_TEXT TO READ_
I am new to python and trying to download the countries GDP per capita data. I am trying to read the data from this website: https://worldpopulationreview.com/countries/by-gdp
I tried to read the data but, I found no tables found error.
I can see the data is in r.text
but somehow pandas can not read that table.
How to solve the problem and read the data?
MWE
import pandas as pd
import requests
url = "https://worldpopulationreview.com/countries/by-gdp"
r = requests.get(url)
raw_html = r.text # I can see the data is here, but pd.read_html says no tables found
df_list = pd.read_html(raw_html)
print(len(df_list))
CodePudding user response:
Data is embedded via <script id="__NEXT_DATA__" type="application/json">
and rendered by browser only, so you have to adjust your script a bit:
pd.json_normalize(
json.loads(
BeautifulSoup(
requests.get(url).text
).select_one('#__NEXT_DATA__').text)['props']['pageProps']['data']
)
Example
import pandas as pd
import requests,json
from bs4 import BeautifulSoup
url = "https://worldpopulationreview.com/countries/by-gdp"
df = pd.json_normalize(
json.loads(
BeautifulSoup(
requests.get(url).text
).select_one('#__NEXT_DATA__').text)['props']['pageProps']['data']
)
df[['continent', 'country', 'pop','imfGDP', 'unGDP', 'gdpPerCapita']]
Output
continent | country | pop | imfGDP | unGDP | gdpPerCapita | |
---|---|---|---|---|---|---|
0 | North America | United States | 338290 | 2.08938e 13 | 18624475000000 | 61762.9 |
1 | Asia | China | 1.42589e 06 | 1.48626e 13 | 11218281029298 | 10423.4 |
... | ... | ... | ... | ... | ... | ... |
210 | Asia | Syria | 22125.2 | 0 | 22163075121 | 1001.71 |
211 | North America | Turks and Caicos Islands | 45.703 | 0 | 917550492 | 20076.4 |

_ROWS_
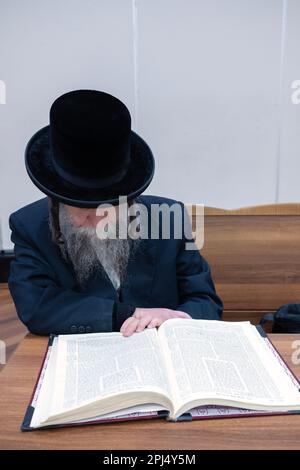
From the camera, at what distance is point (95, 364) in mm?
803

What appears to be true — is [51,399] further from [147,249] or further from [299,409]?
[147,249]

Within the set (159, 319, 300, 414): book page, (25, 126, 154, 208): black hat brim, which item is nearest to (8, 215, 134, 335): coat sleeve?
(159, 319, 300, 414): book page

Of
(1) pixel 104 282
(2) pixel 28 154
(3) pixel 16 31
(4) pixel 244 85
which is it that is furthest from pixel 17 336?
(4) pixel 244 85

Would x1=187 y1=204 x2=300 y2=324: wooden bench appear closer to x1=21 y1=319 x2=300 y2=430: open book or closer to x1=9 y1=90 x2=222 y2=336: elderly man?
x1=9 y1=90 x2=222 y2=336: elderly man

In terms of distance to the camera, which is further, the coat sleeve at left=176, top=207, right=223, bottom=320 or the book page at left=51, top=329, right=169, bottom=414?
the coat sleeve at left=176, top=207, right=223, bottom=320

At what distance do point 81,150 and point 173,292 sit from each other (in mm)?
574

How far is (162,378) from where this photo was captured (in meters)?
0.73

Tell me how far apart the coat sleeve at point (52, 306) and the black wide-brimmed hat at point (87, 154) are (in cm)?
26

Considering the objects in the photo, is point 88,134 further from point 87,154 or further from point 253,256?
point 253,256

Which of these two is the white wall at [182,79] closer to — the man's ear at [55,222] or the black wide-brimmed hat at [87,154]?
the man's ear at [55,222]

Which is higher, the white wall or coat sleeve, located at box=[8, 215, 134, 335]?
the white wall

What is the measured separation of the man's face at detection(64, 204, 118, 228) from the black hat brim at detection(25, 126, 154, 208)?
13 centimetres

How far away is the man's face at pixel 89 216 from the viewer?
1.10 metres

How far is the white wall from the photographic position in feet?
7.54
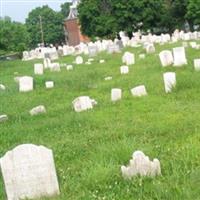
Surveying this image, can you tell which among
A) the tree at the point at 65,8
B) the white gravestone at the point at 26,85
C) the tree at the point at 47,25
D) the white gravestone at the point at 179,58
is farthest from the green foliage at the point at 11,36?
the tree at the point at 65,8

_OBJECTIVE 1_
Answer these questions about the thread on reading GDP data with pandas:
(a) What error did the asker get when trying to read the data?
(b) According to the reply, in what script tag is the data embedded?
(c) In the output, what gdpPerCapita value is listed for China?
_OBJECTIVE 2_
Arrange the records as a JSON list of strings, one string per line, starting at the line that contains "How far is (162,378)" and ending at the end of the records. Skip blank lines and leave out the pictures.

_WRITTEN RESPONSE 1_
(a) A "no tables found" error.
(b) <script id="__NEXT_DATA__" type="application/json">
(c) 10423.4

_WRITTEN RESPONSE 2_
[
  "How far is (162,378) from where this photo was captured (in meters)?",
  "0.73",
  "Tell me how far apart the coat sleeve at point (52, 306) and the black wide-brimmed hat at point (87, 154) are (in cm)?",
  "26",
  "Considering the objects in the photo, is point 88,134 further from point 87,154 or further from point 253,256?",
  "point 253,256",
  "Which of these two is the white wall at [182,79] closer to — the man's ear at [55,222] or the black wide-brimmed hat at [87,154]?",
  "the man's ear at [55,222]",
  "Which is higher, the white wall or coat sleeve, located at box=[8, 215, 134, 335]?",
  "the white wall",
  "What is the measured separation of the man's face at detection(64, 204, 118, 228) from the black hat brim at detection(25, 126, 154, 208)?",
  "13 centimetres",
  "How far away is the man's face at pixel 89 216 from the viewer?",
  "1.10 metres",
  "How far is the white wall from the photographic position in feet?",
  "7.54",
  "Surveying this image, can you tell which among",
  "A) the tree at the point at 65,8",
  "B) the white gravestone at the point at 26,85",
  "C) the tree at the point at 47,25",
  "D) the white gravestone at the point at 179,58",
  "is farthest from the green foliage at the point at 11,36?",
  "the tree at the point at 65,8"
]